Había sacado las manos de los bolsillos, se las había llevado a la boca y soplado y tratado de sonreír.

Había visto a Aída descruzar los brazos, detenerse, vacilar, buscar la banca más próxima, la había visto sentarse.

– ¿No te habías dado cuenta hasta ahora? -dijo Santiago-. ¿Por qué crees que propuso que el círculo se dividiera así?

– Porque dábamos mal ejemplo, porque formábamos casi una fracción y los demás se podían resentir y yo le creí -una vocecita insegura, piensa-. Y que eso no iba a cambiar nada y que aunque tuviéramos círculos separados seguiría todo como antes entre los tres.

Y yo le creí.

– Quería estar a solas contigo -dijo Santiago-. Cualquiera hubiera hecho lo mismo en su lugar.

– Pero tú te enojaste y ya no los buscaste -alarmada y sobre todo apenada, piensa-. Y no hemos vuelto a estar juntos, y nada ha sido ya como antes.

– No me enojé, todo sigue como antes -dijo Santiago-. Sólo que me di cuenta que Jacobo quería estar a solas contigo y que yo sobraba. Pero seguimos igual de amigos que antes.

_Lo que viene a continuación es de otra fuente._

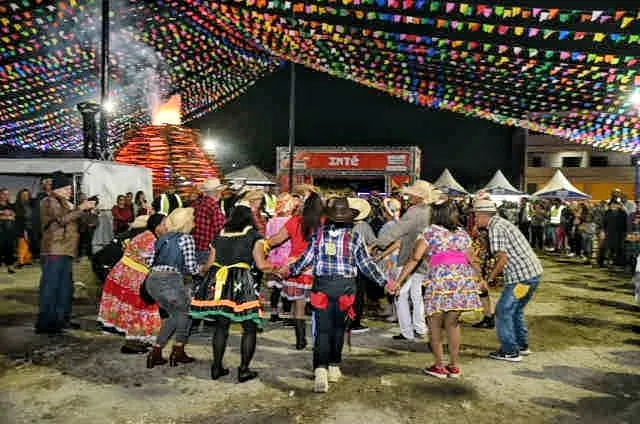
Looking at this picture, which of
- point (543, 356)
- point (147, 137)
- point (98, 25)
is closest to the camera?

Era otro el que hablaba, piensa, no tú. La voz un poco más firme ahora, más natural, Zavalita: no era él, no podía ser él. Comprendía, explicaba, aconsejaba desde una altura neutral y pensaba no soy yo. Él era algo chiquito y maltratado, algo que se encogía bajo esa voz, algo que se escabullía y corría y huía. No era orgullo, ni despecho, ni humillación, piensa, no eran ni siquiera celos. Piensa: era timidez. Ella lo escuchaba inmóvil, lo observaba con una expresión que él no sabía ni quería descifrar, y de pronto se había levantado y habían caminado callados media cuadra, mientras tenaces, silenciosos, los cuchillos proseguían la carnicería.

– No sé qué voy a hacer, me siento confusa, tengo dudas -dijo, al fin, Aída-. Por eso te llamé, pensé que de repente me podías ayudar.

– Y yo me puse a hablar de política -dice Santiago-. ¿Te das cuenta, ves?